We were wrestling with the diagnosis of a chronic heart condition and pending open heart surgery…..and others were standing in line at Starbucks.
We were spending the nights in a rocking chair in the NICU…..and others were complaining about traffic jams on their morning commute.
We were learning how to walk with a prosthetic leg….and others were cheering on their favorite sports teams on Sundays.
We were going on a Disney cruise in the event our daughter didn’t make it through her upcoming open heart surgery–desperately trying to squeeze in as many memories as we could….and others were going grocery shopping.
We were drowning in millions of dollars of medical debt….and others were worried about not being able to get their nails done that week.
We were going through cancer treatments……and others were trying to figure out what movie they were going to see that weekend.

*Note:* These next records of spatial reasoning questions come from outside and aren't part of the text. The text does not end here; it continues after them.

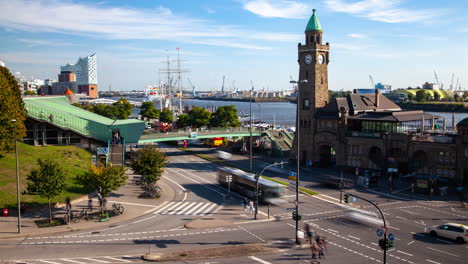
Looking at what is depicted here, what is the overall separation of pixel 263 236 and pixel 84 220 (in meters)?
19.0

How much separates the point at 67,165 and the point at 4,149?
9.35 meters

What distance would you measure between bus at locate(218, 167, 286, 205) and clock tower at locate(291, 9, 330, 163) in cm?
2707

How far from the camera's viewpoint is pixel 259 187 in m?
51.0

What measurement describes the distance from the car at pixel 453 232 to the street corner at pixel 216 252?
50.3 ft

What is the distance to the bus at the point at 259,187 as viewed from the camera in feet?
164

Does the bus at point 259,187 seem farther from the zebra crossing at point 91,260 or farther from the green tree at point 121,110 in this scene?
the green tree at point 121,110

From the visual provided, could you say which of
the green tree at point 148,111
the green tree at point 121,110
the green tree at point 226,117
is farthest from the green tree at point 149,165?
the green tree at point 148,111

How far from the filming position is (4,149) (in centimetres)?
5316

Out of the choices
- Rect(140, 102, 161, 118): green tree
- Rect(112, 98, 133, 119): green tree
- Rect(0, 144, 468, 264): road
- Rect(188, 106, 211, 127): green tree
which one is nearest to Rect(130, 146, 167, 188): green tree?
Rect(0, 144, 468, 264): road

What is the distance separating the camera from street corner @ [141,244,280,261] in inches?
1275

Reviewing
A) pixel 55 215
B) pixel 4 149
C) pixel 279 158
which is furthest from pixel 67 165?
pixel 279 158

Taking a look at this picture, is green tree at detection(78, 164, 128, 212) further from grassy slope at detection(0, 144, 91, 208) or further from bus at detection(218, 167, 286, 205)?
bus at detection(218, 167, 286, 205)

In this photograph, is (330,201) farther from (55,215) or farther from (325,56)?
(325,56)

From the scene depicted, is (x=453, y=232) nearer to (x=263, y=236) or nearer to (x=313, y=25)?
(x=263, y=236)
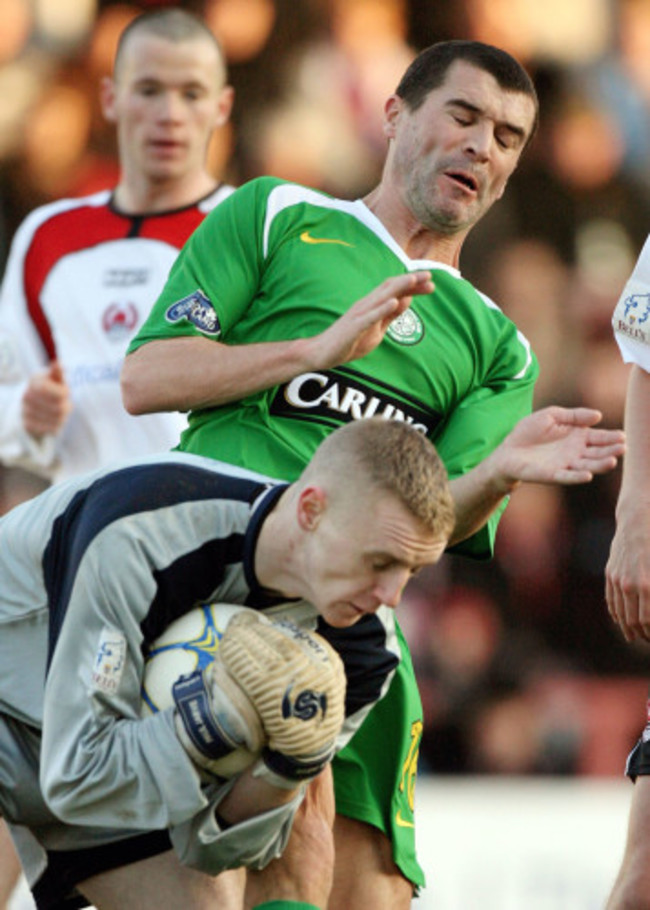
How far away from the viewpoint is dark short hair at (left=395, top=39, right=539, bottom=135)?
4.56 metres

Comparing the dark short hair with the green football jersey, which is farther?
the dark short hair

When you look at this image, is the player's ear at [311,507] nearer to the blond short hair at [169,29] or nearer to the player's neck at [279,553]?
the player's neck at [279,553]

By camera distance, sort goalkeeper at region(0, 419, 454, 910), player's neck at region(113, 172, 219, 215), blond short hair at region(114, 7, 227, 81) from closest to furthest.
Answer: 1. goalkeeper at region(0, 419, 454, 910)
2. player's neck at region(113, 172, 219, 215)
3. blond short hair at region(114, 7, 227, 81)

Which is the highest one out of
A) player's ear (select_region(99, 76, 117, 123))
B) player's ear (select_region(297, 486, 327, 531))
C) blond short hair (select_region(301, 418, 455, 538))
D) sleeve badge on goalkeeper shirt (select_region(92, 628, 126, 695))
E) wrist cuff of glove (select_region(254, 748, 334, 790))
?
player's ear (select_region(99, 76, 117, 123))

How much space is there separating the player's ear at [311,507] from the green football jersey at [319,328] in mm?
712

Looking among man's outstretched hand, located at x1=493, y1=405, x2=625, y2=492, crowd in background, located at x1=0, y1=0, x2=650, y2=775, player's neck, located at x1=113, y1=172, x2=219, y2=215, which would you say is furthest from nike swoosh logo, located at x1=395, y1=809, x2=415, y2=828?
crowd in background, located at x1=0, y1=0, x2=650, y2=775

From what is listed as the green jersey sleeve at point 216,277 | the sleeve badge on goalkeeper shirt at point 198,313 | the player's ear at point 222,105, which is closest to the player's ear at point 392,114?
the green jersey sleeve at point 216,277

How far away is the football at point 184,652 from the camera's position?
12.1 feet

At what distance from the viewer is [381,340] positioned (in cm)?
425

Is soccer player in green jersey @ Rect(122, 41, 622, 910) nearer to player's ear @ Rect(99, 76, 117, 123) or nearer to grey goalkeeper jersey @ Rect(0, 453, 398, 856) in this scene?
grey goalkeeper jersey @ Rect(0, 453, 398, 856)

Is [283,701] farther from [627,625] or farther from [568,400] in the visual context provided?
[568,400]

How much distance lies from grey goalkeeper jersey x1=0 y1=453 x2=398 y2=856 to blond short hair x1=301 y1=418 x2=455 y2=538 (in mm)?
207

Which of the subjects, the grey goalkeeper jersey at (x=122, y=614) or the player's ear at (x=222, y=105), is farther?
the player's ear at (x=222, y=105)

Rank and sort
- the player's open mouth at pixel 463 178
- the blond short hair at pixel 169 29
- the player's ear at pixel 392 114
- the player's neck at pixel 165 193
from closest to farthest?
the player's open mouth at pixel 463 178 < the player's ear at pixel 392 114 < the player's neck at pixel 165 193 < the blond short hair at pixel 169 29
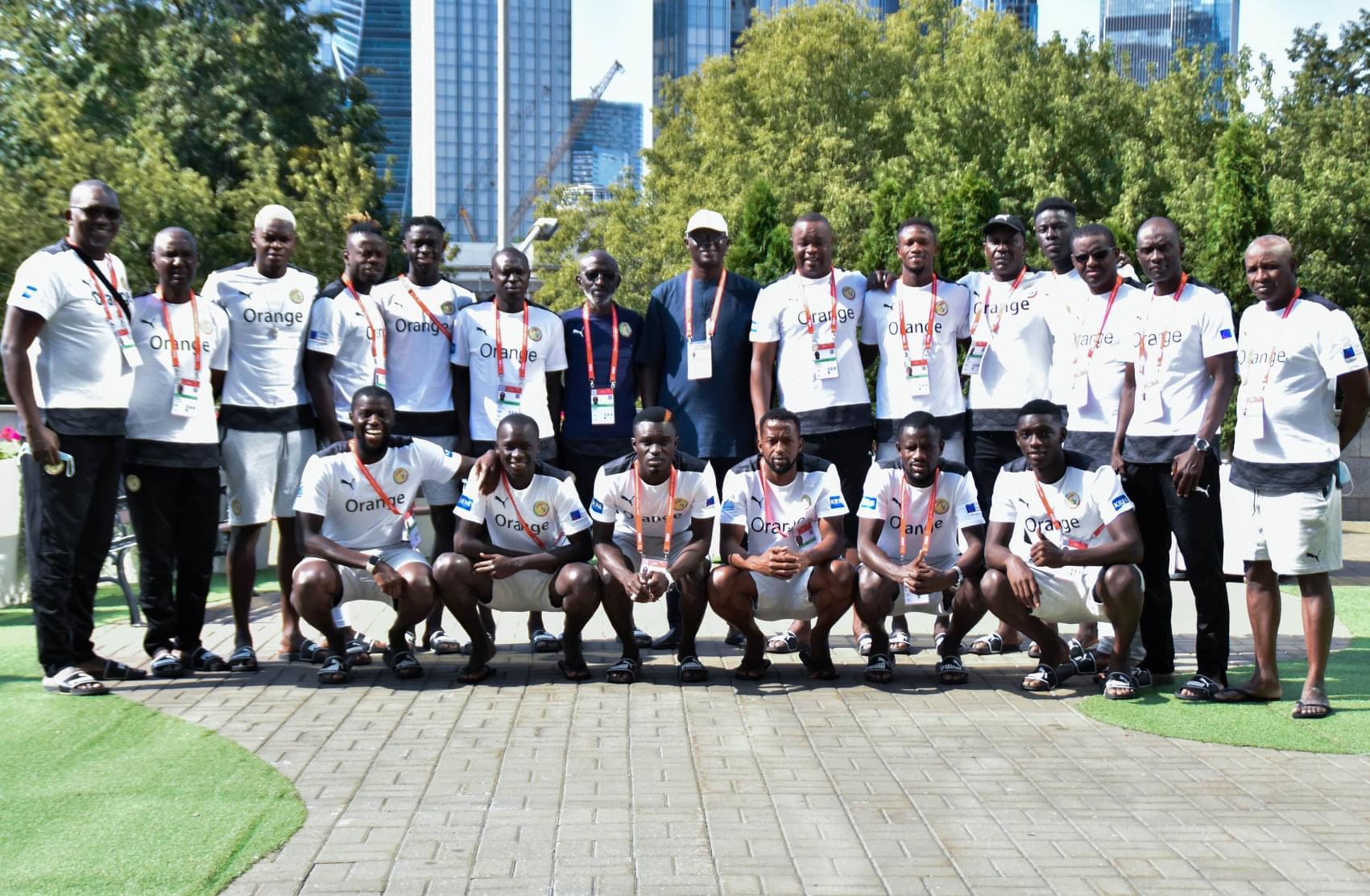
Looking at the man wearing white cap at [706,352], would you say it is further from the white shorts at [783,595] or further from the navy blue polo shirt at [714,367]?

We were kissing our daughter goodbye as they wheeled her back to her second open heart surgery…..and others were on going to work that day.
I would battle with myself wondering how we could be grieving or going through so many hard things……and others were just going about their day. Untouched. Unphased. It would make me want to scream. How could they just be living their lives….when ours was falling apart? How could they be worried about something so trivial when my daughter was battling for her life? How could they be worried about such small insignificant things when we were trying to find our footing? Could they not see that the small sad spot in their day was a huge gaping hole in our lives? Our life had been repeatedly turned on it’s axis….and the rest of the world just kept on turning.
It took me a very long time to not be angry about that. In fact, if I’m being completely honest, I still have to work through this. It’s a work in progress. I still find myself mentally thinking “Really????” when someone shares a concern with me. I have to actively work through reminding myself that I can’t compare our struggles. That each of us are on a different journey. Something completely manageable to our family that we wouldn’t skip a beat over–might be a huge mountain for someone to climb. Something that we’ve done many times before might be a first step for another family. It’s the reminder that the comparison game goes both ways–the good stuff in life and the challenges.
It’s the acknowledgement that personal grief is like living a double life. One where you just go about your day like everything is fine….while your heart is silently breaking into a million pieces. We don’t know what others are experiencing and its a reminder to always respond with kindness. Its the reminder that although I am try to be transparent with our struggles, other people might be quietly sitting in sadness. It’s a reminder that when you deal with loss, a tragedy so large you aren’t sure how you will ever recover, that the world keeps going. The seconds pass, the days change, and the month still progresses.
Grief doesn’t have any rules or time lines. It can last forever–just like the hope or the love you experienced. It might come in giant waves–and you might have days where you are drowning. Or it might quietly lap at your feet, a quiet reminder of the things that you have been through. But you have to keep your head above the water. You have to wave to the shore when you need someone to come tow you in. You have to look for the undercurrents and know how to avoid those. You have to use a life vest when it gets too deep and your toes can’t touch the sand any longer. You have to learn……….. to swim.